If you write something horrifically provocative, but which hauls in a million angry sightseers, you and your publication have a very nice day. You don’t need necessarily to retain these folk, because as I explained the other day, operations such as Mail Online (for example) are vast enterprises designed to attract as much traffic and revenue as possible – but their visits add a welcome boost to your stats.

It’s not true to say that Twitter mobs are single-handedly fuelling certain newspapers’ websites, but they are a jolly handy thing to have, if you can taunt them into clicking. It’s not the fault of the internet itself for being used in this way, since it can mobilise people into marvellous acts of generosity and humanity, but the technology we have means it’s possible to bait folk in a way it simply wasn’t before. Now you aren’t just targeting your hardcore readers: you can tempt anyone you like to read what you want.

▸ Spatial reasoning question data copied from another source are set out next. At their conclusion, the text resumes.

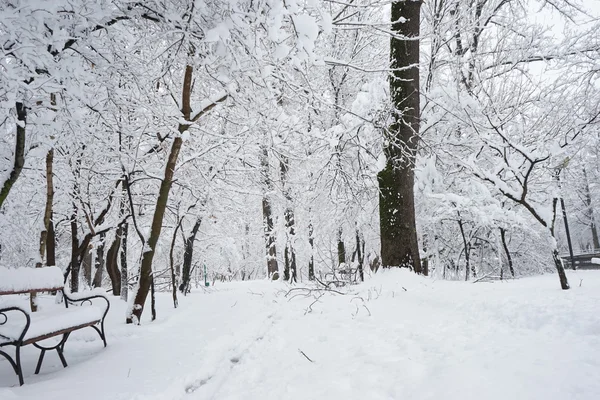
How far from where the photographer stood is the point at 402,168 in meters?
5.97

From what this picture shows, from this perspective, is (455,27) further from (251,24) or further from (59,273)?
(59,273)

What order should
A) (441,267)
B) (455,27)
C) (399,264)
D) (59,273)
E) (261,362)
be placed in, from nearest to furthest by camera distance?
(261,362) → (59,273) → (399,264) → (455,27) → (441,267)

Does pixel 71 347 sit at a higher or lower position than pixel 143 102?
lower

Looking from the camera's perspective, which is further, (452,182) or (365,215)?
(365,215)

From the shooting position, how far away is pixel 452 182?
980 centimetres

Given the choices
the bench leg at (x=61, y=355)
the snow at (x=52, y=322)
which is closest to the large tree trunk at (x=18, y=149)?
the snow at (x=52, y=322)

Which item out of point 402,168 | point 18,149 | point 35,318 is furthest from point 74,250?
point 402,168

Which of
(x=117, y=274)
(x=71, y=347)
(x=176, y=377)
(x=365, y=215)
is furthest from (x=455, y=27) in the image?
(x=117, y=274)

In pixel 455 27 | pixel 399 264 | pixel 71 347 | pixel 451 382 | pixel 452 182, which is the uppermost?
pixel 455 27

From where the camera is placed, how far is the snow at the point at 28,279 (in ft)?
11.6

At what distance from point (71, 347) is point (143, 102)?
3.47 metres

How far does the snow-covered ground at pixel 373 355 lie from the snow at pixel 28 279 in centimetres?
89

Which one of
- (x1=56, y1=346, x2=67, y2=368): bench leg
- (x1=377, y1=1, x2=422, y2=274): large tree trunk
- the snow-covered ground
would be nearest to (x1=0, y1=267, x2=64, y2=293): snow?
(x1=56, y1=346, x2=67, y2=368): bench leg

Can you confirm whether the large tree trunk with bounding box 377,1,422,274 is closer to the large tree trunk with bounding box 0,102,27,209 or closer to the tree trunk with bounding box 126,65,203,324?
the tree trunk with bounding box 126,65,203,324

It is a genuine sadness to me, a fading remnant of the days of ink, that articles are perhaps more often written for the reaction they will generate, rather than any intrinsic value they might have. Can I say I haven’t done it myself? Of course not; I play the game as well, although I hope that the things I’m sincere about make more impact than the things I’m less sincere about. But that’s all it is, a hope.

So I don’t blame That Journalist for writing That Article. I’d love to be on This Morning and meet Philip and Holly, and talk about my experiences. I’d love to have all eyes looking at me. Of course I’d love to have it happen for some great triumph of prose or investigative journalism rather than just some maggot-dangling linkbait, but I think most of us will take what we can get.